The Gate of Heavenly Peace
Jonathan D. Spence
The Gate of Heavenly Peace guards the southern approach to the former imperial palace in the city that used to be called Peking. Until China's last dynasty fell in 1912, it was believed that through this gate ran the main axis of the Emperor's power. In the revolutionary decades that followed, it was a meeting place for political activists, students and workers, and after the Cultural Revolution, a place for the new leader, Chairman Mao, to review his Red Guards. In the late 1970s it became again a place of protest. The Gate of Heavenly Peace is thus at once a symbol of the aspirations of the Chinese people and an emblem of the state and its autocratic traditions.
This astonishing tour-de-force of historical narrative looks at the Chinese and their long revolution through the eyes of the men and women who were most caught up in its development. But, uniquely, Jonathan Spence places the familiar careers of the political leaders like Mao and Chiang Kaishek at the edge of his story. Instead he explores his theme through the lives and writings of those who were most sensitive to the processes of violent revolution, the great writers, insurrectionists, historians and poets of twentieth-century China.
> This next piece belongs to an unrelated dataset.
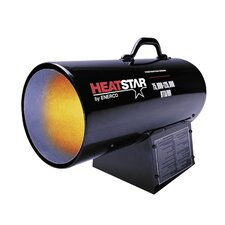 125,000 BTU Portable Propane Forced Air Utility Heater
Professor Spence's approach achieves the most unusual revelation. For the first time, the famous and extraordinary events of the last one hundred years --- the collapse of the nineteenth century empire, the first Chinese republic, the rise of the Guomindang, the Long March, the Communist triumph of 1949, and the Cultural Revolution --- are placed in the true context of Chinese life and literature. The unsung heroes and heroines of twentieth-century China are given their proper place in the story, and the great issues of modern Chinese history --- how should China modernise? what is the role of violence in a revolution against an authoritarian state? what are the first priorities for social justice? --- suddenly come alive with a richness and vitality that is lasting and unforgettable.
The Gate of Heavenly Peace makes it possible for us to understand a people whose society is only now just beginning to surrender some of its most fascinating secrets.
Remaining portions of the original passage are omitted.